For fans of Where the Crawdads Sing, this “marvelous debut” (Alice McDermott, National Book Award–winning author of The Ninth Hour) follows a Washington, DC, artist as she faces her past and the secrets held in the waters of Florida’s lush swamps and wetlands.
Loni Murrow is an accomplished bird artist at the Smithsonian who loves her job. But when she receives a call from her younger brother summoning her back home to help their obstinate mother recover after an accident, Loni’s neat, contained life in Washington, DC, is thrown into chaos, and she finds herself exactly where she does not want to be.
Going through her mother’s things, Loni uncovers scraps and snippets of a time in her life she would prefer to forget—a childhood marked by her father Boyd’s death by drowning and her mother Ruth’s persistent bad mood.
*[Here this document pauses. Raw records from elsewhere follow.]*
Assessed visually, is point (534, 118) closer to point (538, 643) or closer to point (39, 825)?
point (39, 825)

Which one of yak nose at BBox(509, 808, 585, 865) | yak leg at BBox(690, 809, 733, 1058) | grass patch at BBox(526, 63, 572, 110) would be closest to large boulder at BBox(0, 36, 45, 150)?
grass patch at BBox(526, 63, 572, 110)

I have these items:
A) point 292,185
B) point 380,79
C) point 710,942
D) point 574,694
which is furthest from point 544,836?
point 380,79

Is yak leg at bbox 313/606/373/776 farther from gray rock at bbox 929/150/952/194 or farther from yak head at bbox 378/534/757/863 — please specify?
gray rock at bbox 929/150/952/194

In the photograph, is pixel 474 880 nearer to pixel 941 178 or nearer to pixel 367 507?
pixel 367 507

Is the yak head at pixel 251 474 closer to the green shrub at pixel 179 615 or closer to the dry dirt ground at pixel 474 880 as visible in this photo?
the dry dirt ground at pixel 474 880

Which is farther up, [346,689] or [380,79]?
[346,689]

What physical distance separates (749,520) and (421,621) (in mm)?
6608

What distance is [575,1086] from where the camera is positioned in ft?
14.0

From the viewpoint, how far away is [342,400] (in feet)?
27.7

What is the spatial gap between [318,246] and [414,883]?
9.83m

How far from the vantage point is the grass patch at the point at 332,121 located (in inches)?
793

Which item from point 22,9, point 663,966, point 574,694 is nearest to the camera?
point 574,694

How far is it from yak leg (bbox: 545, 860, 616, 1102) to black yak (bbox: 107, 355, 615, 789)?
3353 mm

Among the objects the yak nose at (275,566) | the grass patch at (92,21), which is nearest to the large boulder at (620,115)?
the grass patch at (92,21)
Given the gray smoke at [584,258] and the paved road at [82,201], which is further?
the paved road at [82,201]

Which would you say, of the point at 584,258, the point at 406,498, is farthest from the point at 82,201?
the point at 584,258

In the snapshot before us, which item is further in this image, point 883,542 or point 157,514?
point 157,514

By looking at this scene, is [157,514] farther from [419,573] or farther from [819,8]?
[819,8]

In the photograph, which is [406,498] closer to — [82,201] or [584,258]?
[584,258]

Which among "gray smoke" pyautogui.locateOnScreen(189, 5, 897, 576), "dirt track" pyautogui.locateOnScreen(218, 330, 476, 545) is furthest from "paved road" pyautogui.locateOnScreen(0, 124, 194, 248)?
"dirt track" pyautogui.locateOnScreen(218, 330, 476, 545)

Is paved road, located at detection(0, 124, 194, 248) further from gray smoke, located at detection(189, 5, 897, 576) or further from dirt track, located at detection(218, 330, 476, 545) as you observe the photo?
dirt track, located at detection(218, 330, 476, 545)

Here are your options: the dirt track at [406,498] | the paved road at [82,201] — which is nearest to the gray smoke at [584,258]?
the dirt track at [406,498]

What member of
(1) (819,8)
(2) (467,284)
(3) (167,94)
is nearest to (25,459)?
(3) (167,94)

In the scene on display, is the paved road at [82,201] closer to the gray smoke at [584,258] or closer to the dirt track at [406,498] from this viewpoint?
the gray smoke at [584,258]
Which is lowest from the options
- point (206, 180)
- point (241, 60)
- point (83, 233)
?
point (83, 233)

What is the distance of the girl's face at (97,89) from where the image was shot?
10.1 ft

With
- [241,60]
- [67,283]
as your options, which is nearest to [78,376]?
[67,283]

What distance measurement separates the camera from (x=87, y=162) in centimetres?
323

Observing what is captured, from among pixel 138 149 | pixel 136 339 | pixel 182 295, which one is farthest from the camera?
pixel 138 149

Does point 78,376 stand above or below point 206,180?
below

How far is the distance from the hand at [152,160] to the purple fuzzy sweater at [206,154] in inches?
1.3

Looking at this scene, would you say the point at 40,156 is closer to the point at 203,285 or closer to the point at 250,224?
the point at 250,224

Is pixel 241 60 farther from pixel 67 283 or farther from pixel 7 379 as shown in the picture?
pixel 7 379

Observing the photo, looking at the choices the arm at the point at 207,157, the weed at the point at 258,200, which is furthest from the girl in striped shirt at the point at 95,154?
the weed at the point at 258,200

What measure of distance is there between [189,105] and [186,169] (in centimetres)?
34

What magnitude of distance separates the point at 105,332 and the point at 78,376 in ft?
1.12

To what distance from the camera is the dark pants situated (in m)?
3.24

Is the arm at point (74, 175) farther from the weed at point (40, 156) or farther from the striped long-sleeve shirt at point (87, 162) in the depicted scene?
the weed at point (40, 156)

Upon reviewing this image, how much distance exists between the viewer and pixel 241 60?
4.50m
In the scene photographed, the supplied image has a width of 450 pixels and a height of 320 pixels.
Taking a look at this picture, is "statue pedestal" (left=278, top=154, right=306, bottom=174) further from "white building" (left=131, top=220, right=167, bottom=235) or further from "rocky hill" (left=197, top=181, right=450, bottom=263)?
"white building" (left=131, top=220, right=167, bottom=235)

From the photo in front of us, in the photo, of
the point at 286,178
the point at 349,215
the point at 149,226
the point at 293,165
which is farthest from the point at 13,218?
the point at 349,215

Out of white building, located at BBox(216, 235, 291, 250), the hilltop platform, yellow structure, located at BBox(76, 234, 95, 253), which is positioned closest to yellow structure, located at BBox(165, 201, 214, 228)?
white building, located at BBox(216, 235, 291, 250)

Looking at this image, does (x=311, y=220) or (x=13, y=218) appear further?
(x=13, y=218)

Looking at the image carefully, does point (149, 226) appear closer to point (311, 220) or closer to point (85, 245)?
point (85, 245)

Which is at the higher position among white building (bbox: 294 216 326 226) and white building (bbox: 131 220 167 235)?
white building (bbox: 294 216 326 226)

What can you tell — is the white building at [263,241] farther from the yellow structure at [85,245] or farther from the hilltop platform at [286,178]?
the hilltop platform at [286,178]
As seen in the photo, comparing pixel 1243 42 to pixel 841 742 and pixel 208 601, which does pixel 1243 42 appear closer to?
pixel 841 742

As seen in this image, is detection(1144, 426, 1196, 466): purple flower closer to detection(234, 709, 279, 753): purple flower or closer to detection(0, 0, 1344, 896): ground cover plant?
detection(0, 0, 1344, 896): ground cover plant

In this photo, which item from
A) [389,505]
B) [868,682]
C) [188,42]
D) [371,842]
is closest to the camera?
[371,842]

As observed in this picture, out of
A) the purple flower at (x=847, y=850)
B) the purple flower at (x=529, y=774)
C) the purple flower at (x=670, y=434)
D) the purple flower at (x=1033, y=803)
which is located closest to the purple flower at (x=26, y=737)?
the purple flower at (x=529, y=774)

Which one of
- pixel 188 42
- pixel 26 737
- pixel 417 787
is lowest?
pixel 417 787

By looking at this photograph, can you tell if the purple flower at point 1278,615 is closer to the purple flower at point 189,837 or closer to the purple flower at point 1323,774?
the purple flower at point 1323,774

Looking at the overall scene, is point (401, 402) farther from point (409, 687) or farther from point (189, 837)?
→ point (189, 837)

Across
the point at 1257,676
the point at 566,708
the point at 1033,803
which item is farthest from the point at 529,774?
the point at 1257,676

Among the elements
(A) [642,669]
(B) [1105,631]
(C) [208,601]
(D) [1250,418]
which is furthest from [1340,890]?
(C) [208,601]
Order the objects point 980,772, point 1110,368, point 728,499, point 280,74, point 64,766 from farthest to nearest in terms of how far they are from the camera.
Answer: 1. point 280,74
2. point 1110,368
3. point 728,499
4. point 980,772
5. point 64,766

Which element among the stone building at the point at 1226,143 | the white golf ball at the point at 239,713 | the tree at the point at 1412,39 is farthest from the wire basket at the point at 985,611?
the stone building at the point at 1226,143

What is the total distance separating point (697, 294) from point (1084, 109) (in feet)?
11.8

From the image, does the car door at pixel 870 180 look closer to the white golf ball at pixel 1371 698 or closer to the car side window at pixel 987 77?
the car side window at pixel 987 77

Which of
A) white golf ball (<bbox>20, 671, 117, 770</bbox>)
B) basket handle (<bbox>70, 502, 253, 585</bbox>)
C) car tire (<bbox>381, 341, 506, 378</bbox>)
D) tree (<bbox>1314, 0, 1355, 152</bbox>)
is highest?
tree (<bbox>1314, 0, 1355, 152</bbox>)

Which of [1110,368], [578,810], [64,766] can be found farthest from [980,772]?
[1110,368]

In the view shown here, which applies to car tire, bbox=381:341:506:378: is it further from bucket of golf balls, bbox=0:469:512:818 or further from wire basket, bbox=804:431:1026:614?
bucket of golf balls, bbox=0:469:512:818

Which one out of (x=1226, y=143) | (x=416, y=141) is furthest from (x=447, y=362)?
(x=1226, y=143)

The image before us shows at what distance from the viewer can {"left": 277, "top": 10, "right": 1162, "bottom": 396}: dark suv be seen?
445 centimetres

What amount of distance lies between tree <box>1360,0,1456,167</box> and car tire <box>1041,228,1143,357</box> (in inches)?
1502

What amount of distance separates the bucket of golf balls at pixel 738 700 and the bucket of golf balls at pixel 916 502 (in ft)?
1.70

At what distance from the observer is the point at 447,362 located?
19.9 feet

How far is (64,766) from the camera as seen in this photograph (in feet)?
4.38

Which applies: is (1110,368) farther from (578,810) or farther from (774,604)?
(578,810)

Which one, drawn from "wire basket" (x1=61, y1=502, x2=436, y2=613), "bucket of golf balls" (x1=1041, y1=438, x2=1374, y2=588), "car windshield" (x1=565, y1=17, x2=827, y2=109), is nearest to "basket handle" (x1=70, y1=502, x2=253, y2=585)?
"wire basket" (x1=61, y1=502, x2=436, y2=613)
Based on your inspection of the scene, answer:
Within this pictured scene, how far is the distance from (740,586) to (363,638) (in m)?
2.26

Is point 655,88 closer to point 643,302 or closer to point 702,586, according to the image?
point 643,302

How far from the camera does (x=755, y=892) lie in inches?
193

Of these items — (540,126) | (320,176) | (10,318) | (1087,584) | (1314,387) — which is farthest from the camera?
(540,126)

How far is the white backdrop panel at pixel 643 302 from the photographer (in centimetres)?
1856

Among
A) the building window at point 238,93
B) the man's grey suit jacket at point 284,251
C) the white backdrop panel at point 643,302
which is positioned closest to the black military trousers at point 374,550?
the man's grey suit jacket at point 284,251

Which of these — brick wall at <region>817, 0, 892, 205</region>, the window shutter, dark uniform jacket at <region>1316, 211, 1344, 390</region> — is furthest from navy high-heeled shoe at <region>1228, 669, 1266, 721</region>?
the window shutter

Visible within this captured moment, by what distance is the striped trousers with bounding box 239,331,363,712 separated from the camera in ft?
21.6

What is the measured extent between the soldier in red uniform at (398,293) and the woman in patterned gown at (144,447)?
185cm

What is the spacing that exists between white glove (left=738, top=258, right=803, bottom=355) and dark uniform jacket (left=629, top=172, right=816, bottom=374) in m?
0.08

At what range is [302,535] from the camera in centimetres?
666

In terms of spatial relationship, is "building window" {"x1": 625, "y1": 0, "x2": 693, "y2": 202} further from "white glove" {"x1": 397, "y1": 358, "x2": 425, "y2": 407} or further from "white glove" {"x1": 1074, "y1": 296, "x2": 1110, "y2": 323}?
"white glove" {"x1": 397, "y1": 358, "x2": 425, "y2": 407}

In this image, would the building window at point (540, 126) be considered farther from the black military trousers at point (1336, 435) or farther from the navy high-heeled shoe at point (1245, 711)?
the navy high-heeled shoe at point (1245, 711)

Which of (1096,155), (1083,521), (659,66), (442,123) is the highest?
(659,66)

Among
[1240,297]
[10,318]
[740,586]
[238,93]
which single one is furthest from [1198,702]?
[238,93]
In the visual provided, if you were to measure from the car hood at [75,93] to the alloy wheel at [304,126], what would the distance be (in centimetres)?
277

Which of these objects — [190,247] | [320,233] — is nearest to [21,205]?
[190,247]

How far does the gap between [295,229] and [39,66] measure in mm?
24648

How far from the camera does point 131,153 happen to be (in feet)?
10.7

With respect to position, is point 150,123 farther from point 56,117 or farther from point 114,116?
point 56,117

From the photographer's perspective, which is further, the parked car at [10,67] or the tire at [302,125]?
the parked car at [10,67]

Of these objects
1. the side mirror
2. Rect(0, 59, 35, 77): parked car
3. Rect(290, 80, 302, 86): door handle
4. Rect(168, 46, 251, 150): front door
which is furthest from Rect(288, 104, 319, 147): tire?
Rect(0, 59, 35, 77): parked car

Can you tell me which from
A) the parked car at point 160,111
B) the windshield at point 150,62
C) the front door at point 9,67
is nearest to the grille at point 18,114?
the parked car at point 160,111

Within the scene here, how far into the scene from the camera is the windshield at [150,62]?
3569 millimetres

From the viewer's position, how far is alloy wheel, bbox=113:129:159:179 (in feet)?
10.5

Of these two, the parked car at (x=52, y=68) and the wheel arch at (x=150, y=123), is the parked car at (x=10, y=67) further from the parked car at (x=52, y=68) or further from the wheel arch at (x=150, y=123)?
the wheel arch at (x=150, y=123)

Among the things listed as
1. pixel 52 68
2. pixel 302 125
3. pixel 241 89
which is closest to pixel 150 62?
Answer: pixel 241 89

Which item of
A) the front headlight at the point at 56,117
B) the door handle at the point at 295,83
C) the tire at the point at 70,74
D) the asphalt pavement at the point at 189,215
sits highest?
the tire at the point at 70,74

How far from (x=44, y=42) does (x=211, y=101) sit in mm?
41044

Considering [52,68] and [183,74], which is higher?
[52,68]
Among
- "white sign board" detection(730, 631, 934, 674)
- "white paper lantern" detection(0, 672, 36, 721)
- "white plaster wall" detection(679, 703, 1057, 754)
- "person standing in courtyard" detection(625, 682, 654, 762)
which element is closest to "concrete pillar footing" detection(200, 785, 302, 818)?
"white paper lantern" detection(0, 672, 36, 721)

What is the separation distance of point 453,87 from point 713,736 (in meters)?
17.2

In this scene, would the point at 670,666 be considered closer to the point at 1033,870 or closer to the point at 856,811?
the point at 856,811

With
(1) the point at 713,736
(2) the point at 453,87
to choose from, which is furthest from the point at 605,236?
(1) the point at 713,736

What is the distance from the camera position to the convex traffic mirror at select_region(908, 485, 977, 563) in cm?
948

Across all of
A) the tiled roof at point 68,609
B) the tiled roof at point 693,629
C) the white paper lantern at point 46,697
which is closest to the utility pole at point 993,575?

When Loni comes across a single, cryptic note from a stranger—“There are some things I have to tell you about Boyd’s death”— she begins a dangerous quest to discover the truth, all the while struggling to reconnect with her mother and reconcile with her brother and his wife, who seem to thwart her at every turn. To make matters worse, she meets a man in Florida whose attractive simple charm threatens everything she’s worked toward.
Pulled between worlds—her professional accomplishments in Washington, and the small town of her childhood—Loni must decide whether to delve beneath the surface into murky half-truths and either avenge the past or bury it, once and for all.
The Marsh Queen explores what it means to be a daughter and how we protect the ones we love. Suzanne Feldman, author of Sisters of the Great War, writes that “fans of Delia Owens and Lauren Groff will find this a wonderful and absorbing read.”